[Stored entries]
◆ ◆ ◆ ◆ ◆ ◆ ◆

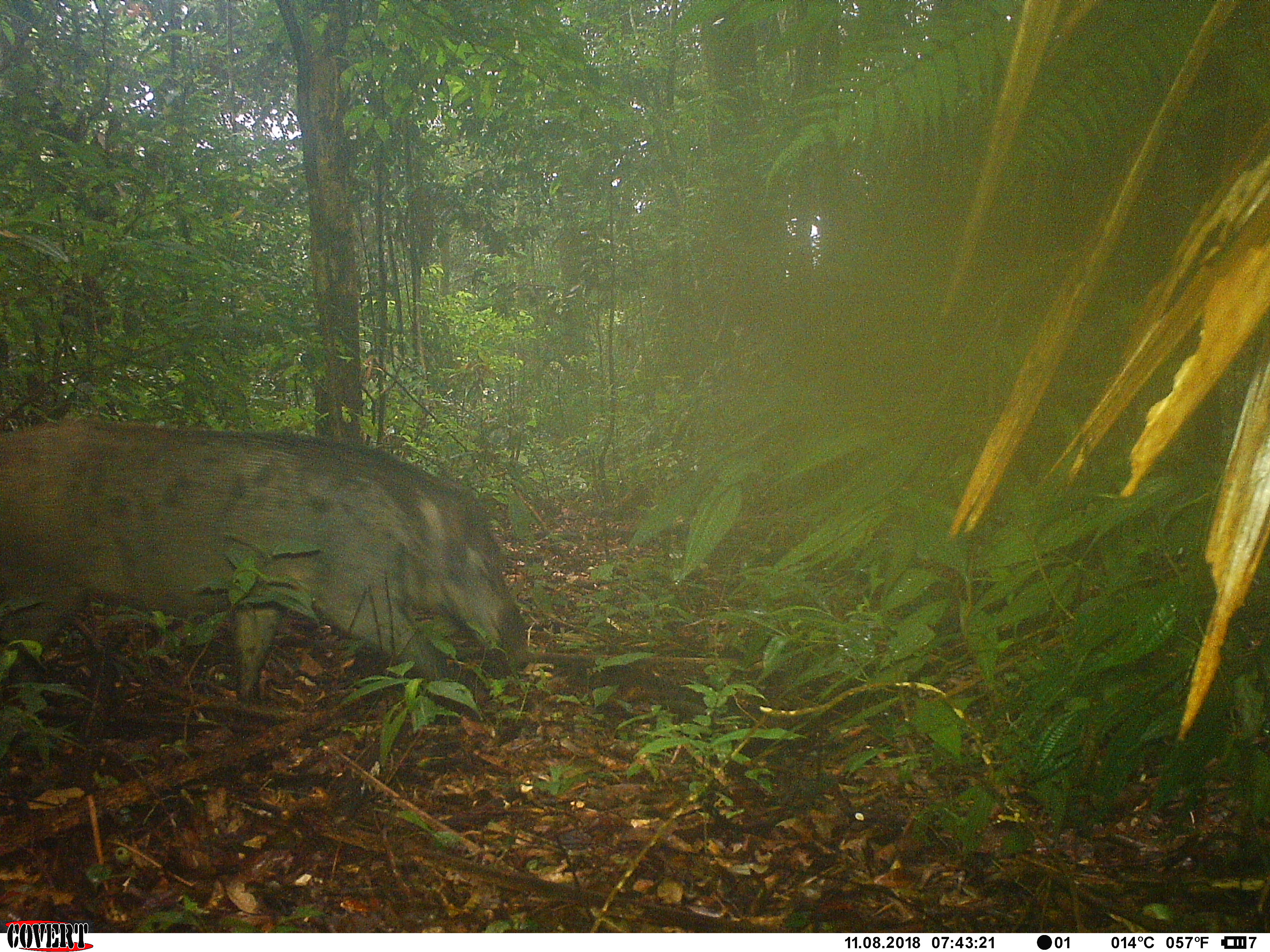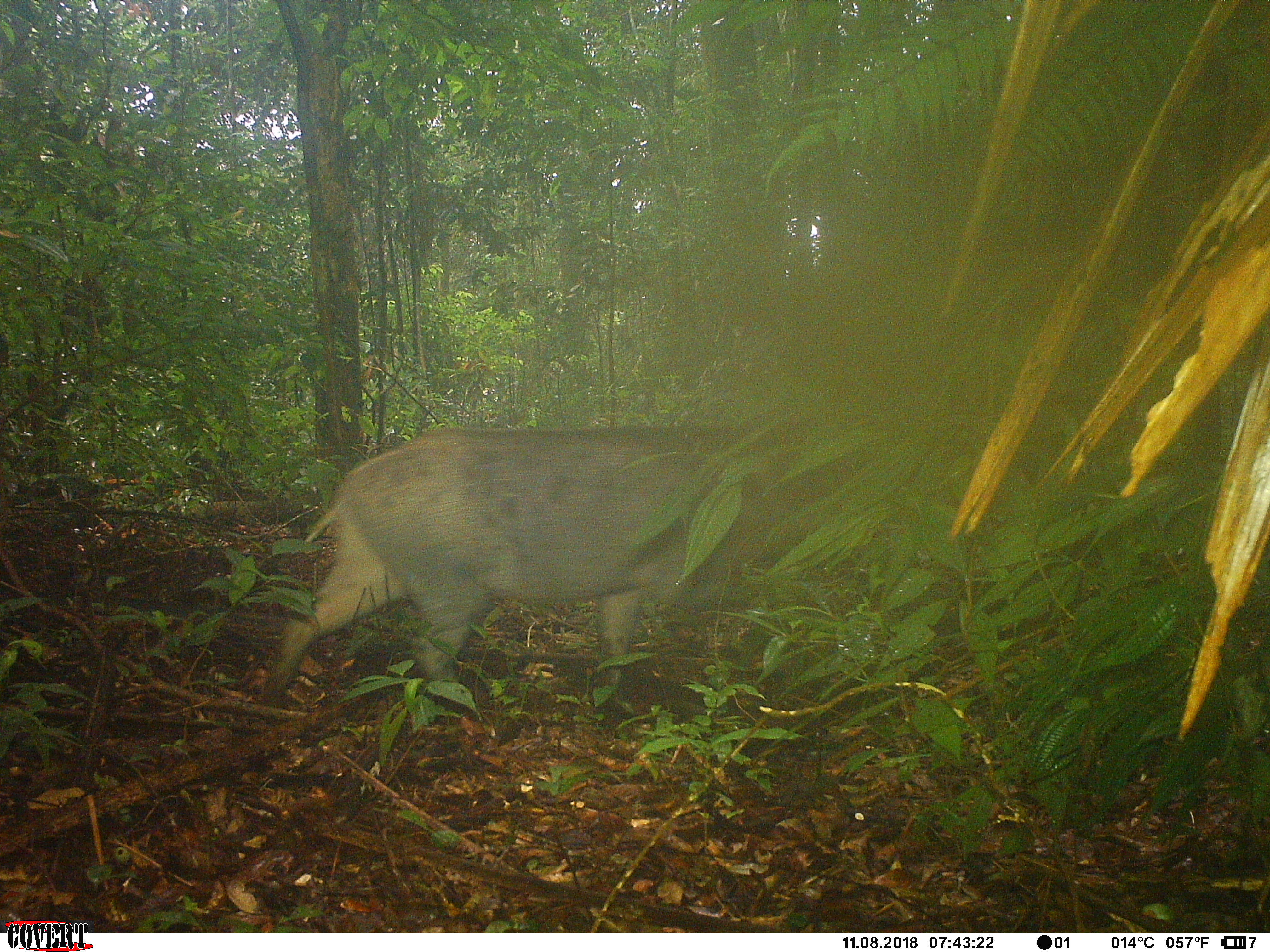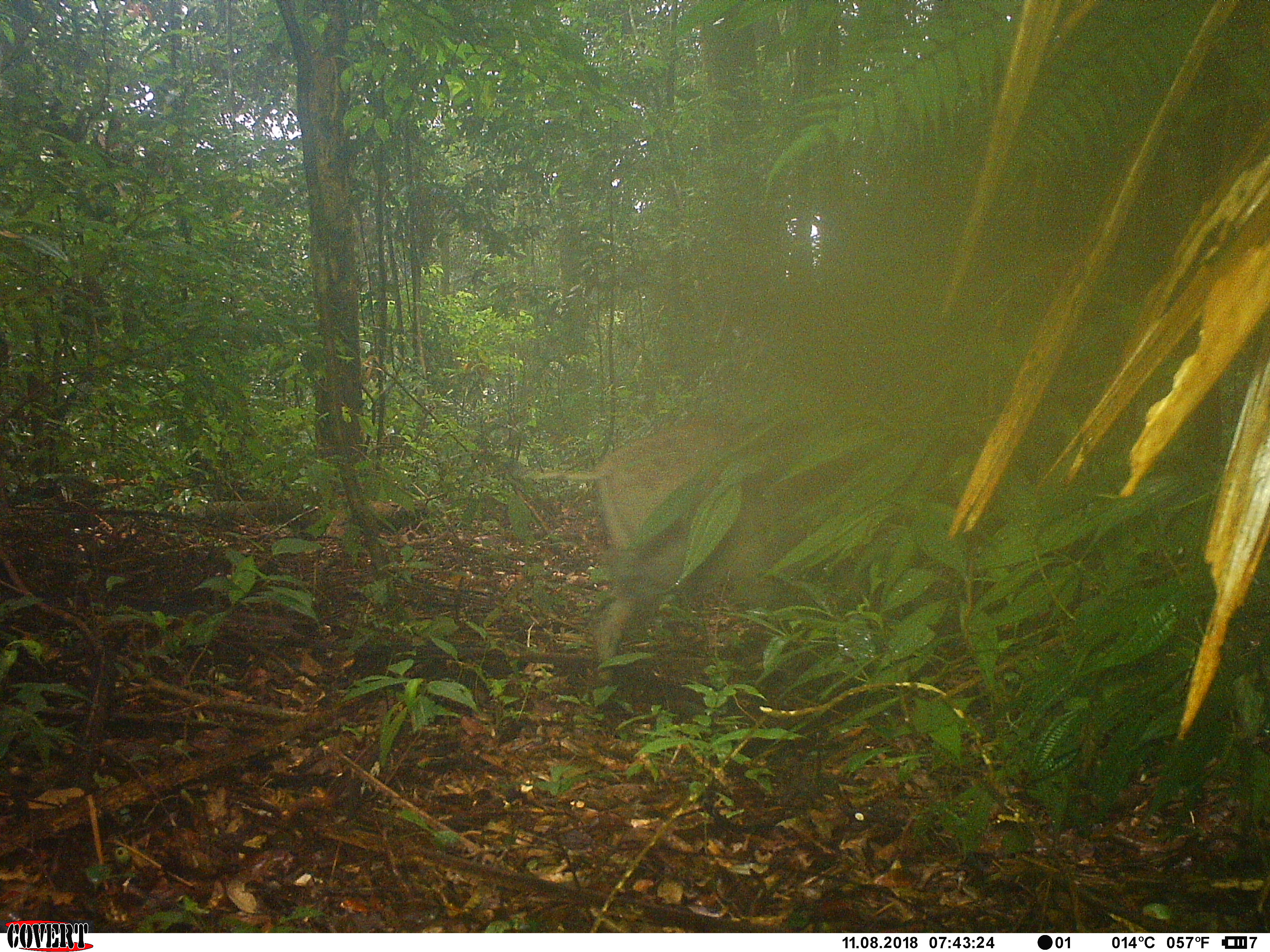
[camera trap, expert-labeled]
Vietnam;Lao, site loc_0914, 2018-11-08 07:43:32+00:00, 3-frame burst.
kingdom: Animalia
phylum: Chordata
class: Mammalia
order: Artiodactyla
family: Suidae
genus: Sus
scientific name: Sus scrofa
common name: eurasian wild pig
Eurasian wild pig (Sus scrofa). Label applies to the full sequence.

◆ ◆ ◆ ◆ ◆ ◆ ◆

## Description of the task
The entries are to be restated word for word, with pictures omitted.

## Answer to this task
[camera trap, expert-labeled]
Vietnam;Lao, site loc_0914, 2018-11-08 07:43:32+00:00, 3-frame burst.
kingdom: Animalia
phylum: Chordata
class: Mammalia
order: Artiodactyla
family: Suidae
genus: Sus
scientific name: Sus scrofa
common name: eurasian wild pig
Eurasian wild pig (Sus scrofa). Label applies to the full sequence.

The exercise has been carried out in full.